After reporting high interest from schools, the governor’s office may in November offer another $5 million to districts hardest hit by labor shortages, Adams told EdNews.
“We’ve heard anecdotally from a lot of schools that this gives them mental comfort, that it gives them the ability to ensure they have the staff that they need,” he said.
But it’s too early to tell how much of the money schools are tapping, because the dollars are generally sent to districts retroactively as reimbursements.
Schools also have wide latitude in pulling from another batch of federal funds, the $30 million dedicated to districts’ coronavirus responses. This money can be spent on testing, personal protective equipment, contact tracing and other purposes. On Wednesday, JFAC members heard a similar update to one reporters received at an Idaho Department of Health and Welfare briefing Tuesday: 54 schools and districts have expressed interest in the coronavirus mitigation funding, and 21 are in route to accessing nearly $5 million.
That’s up from the $3.6 million requested by 13 districts about a month ago. At the time, 46 schools and districts had signaled interest.

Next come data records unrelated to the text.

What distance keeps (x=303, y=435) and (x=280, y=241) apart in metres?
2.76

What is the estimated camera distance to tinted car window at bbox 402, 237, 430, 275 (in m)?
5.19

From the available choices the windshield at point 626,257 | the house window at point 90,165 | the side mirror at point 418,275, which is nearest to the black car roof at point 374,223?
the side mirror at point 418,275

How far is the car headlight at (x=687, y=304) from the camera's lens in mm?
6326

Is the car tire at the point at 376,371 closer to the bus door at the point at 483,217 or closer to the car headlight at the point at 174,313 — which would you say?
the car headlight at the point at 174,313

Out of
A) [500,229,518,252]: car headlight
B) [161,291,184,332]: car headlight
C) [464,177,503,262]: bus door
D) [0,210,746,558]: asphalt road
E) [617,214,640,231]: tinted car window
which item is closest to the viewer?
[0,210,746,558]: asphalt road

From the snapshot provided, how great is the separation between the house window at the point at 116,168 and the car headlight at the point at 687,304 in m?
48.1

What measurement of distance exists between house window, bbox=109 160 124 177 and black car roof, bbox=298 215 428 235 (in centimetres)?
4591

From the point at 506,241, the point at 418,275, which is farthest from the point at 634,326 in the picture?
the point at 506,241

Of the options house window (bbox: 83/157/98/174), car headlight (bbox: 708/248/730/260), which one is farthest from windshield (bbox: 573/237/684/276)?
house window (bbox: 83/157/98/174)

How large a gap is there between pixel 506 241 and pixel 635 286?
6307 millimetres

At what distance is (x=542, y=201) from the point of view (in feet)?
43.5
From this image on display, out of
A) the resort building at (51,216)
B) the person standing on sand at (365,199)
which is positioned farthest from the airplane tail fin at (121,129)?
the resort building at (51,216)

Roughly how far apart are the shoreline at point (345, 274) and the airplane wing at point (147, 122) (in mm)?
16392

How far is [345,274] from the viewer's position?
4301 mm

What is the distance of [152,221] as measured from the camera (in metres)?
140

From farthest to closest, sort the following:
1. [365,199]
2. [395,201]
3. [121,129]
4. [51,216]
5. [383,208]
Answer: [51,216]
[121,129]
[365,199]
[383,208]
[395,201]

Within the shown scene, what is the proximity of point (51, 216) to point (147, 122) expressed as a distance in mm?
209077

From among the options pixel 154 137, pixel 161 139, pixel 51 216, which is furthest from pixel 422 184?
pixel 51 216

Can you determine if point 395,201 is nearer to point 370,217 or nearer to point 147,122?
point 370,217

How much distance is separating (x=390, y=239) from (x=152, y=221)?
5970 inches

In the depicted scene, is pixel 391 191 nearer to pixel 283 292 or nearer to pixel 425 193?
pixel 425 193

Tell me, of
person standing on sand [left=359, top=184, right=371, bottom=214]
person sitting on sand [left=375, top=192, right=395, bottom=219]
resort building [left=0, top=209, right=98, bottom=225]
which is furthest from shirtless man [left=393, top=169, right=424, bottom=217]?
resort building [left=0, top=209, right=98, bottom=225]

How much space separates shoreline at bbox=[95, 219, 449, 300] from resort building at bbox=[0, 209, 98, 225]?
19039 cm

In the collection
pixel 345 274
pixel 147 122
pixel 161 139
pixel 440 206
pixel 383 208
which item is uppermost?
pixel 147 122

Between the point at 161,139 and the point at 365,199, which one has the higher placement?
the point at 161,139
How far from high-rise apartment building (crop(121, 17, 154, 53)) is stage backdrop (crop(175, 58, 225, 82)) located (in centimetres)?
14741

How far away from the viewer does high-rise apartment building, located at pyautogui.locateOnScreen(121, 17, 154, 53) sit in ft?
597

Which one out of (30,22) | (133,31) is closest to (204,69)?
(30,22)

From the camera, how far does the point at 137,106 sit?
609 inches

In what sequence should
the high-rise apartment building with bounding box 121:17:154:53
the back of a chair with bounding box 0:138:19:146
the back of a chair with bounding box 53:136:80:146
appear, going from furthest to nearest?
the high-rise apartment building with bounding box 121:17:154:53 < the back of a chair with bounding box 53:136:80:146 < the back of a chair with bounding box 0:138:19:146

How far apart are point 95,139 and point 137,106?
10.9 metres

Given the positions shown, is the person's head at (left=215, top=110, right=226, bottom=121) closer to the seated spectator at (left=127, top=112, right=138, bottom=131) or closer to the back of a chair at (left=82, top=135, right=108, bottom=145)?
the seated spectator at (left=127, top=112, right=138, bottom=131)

Unlike the money for employee bonuses, districts have to apply and work out subgrants with IDHW to access the coronavirus aid. So far, the money they’ve requested amounts to less than one-sixth of the funding available.
So where is the money requested so far? Districts that have inked contracts didn’t receive all the funding they requested at once. As with the substitute teacher money, districts can draw down the dollars from the state as they spend them, deputy state epidemiologist Kathryn Turner said at the briefing Tuesday.
Despite unknowns about schools’ spending, it is known that Idaho has only carved out 4% of the ARP money under its control, lagging behind the 41% of state-held funds that have been distributed nationally, Adams said.
That leaves the Legislature and JFAC with a long list of budgeting decisions to make in 2022, a list lengthened by a record-setting surplus that filled Idaho’s coffers this year.
Lawmakers get a cybersecurity update — and a pitch
Community colleges have used their share of a state cybersecurity budget to launch training centers for their students.
And community college presidents say they’d like to do more — and collaborate with industry on their cybersecurity needs.
JFAC’s scene shifted Wednesday, as budget-writers left the Statehouse for the College of Western Idaho’s Nampa campus, for a quick tour, and a lunch with the heads of the state’s four two-year colleges.
In all, the community colleges received about $234,000 from Idaho’s $950,000 cybersecurity initiative. The 2020 Legislature approved Gov. Brad Little’s proposal — in hopes of creating collaborative programs to train students in the growing cybersecurity field.
Like the four-year schools, the community colleges used much of their money to create training hubs, known as strategic operation centers, or SOCs.
College of Eastern Idaho President Rick Aman made a pitch for a second SOC. He says his college could use one center to train its degree-seeking students, and a second to meet the training needs of its industry partners.
Finding space for classes and labs is a challenge — especially at CWI, which opened in 2008, and has been one of the nation’s fastest growing community colleges ever since.
Lawmakers gathered Wednesday in CWI’s Micron Education Center, an old Sam’s Club, which has been converted into classrooms and space for career-technical programs.
An expanded cybersecurity program could fit at CWI’s 10-acre Boise site on the fringe of Downtown, executive vice president of operations Craig Brown told lawmakers. CWI hopes to partner with private industry on the Boise project, leveraging the site’s prime location near the Boise River Greenbelt.
CWI has run a bond issue and a plant facilities levy proposal for projects on the Nampa campus. Both failed. And it’s unlikely CWI will go back to voters a third time, Brown said. CWI hopes to get funding from the state Permanent Building Fund for at least one of the projects, a health sciences building.